EoR was unable to locate any evidence of the "dissertation" by Luca Bein, other than repeated references on Barehoof sites. Luca Bein is now a South African winemaker. According to this forum post:
I spoke to Dr. Bein and his wife back in Feb or March . He is a wine maker in South Africa now afrer retiring from vet practice. I asked about his study showing that shoes cause damaging vibes, and he said that the barefoot only crowd has taken things out of context, and that he suports proper horseshoeing.
So why are the Barefoot Brigade still using him as a poster boy?
Of course, if you choose to follow the Barefoot movement, you should not trust any farrier who wears shoes. EoR also assumes that Dr Strasser and her followers also do not use any form of footwear. Humans evolved to be barefoot. Shoes (and even worse, some people wear clogs!) are restrictive of the foot's normal movement and action. We can see this most clearly in the example of Chinese footbinding. Having heels (or, worse, high heels) dramatically alters the function and forces applied to the limbs leading to all sorts of muscoskeletal problems and dis-ease. Just ask a chiropracter.

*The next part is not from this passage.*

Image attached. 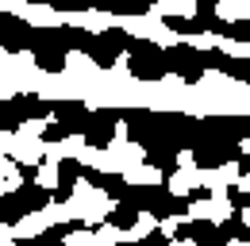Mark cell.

The arguments are just as applicable to humans as to horses. EoR suspects, however, that they will have various excuses from actually applying the argument fully.
Dr Strasser has a website in German. The English website is for promotion of merchandise only, and mercifully free of any scientific content whatsoever (unless you class "homeopathics" as scientific). Though you can buy bumper stickers there.
In conclusion, here's Tom Stovall, CJF again:
I have several times suggested a simple test of the efficacy of these claims relative to the veterinary application of Strasser's system involving a horse diagnosed with navicular syndrome and shod with bar shoes, only to be met with specious arguments claiming that it is somehow "better" for a horse to endure the pain of various pathologies affecting the foot (e.g., founder, navicular syndrome, P3 fractures, pedal osteitis, articular ringbone, etc.), instead of having the
pathology treated, or the pain associated with the pathology palliated, by mechanical means. Any competent farrier can easily demonstrate the efficacy of various traditional methods of mechanical treatment/palliation because horses shod with such devices become lame without them. When one considers that the pain of some incurable, insidious pathologies can be readily palliated by traditional farriery to such a degree that the horse is pain free for years, Dr. Strasser's credo of, "no horse needs shoeing", becomes an indictment of her hypotheses. [...] In terms of objectively quantified biomechanical efficiency, the current practice of shoeing/not shoeing horses according to the individual's needs and the dictates of their environment is clearly superior to the concept of "barefoot is best". When barefoot horses start outrunning shod horses, jumping higher, or pulling more weight, then an objective observer might begin to believe some of the claims emanating from the barefoot camp. Until then, a horse owner would be well advised to relegate the claims of the "barefootedness" bunch to the muck pile - along with gallium nitrate, magnetic doodads, Cytek, and all the other flim-flam scams that exist without scientific basis on the fringes of the industry.
Some horses need shoeing, some don't. Simple as that.